▸ **Assignment**: All the data below needs to be retyped exactly as shown.
[Dataset Boundary: Start]
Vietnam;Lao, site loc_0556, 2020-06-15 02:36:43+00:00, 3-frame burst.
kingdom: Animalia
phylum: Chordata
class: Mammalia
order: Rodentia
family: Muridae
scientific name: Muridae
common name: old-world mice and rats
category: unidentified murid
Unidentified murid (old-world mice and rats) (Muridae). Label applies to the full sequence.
[Dataset Boundary: End]
▸ **Exercise output**:
Vietnam;Lao, site loc_0556, 2020-06-15 02:36:43+00:00, 3-frame burst.
kingdom: Animalia
phylum: Chordata
class: Mammalia
order: Rodentia
family: Muridae
scientific name: Muridae
common name: old-world mice and rats
category: unidentified murid
Unidentified murid (old-world mice and rats) (Muridae). Label applies to the full sequence.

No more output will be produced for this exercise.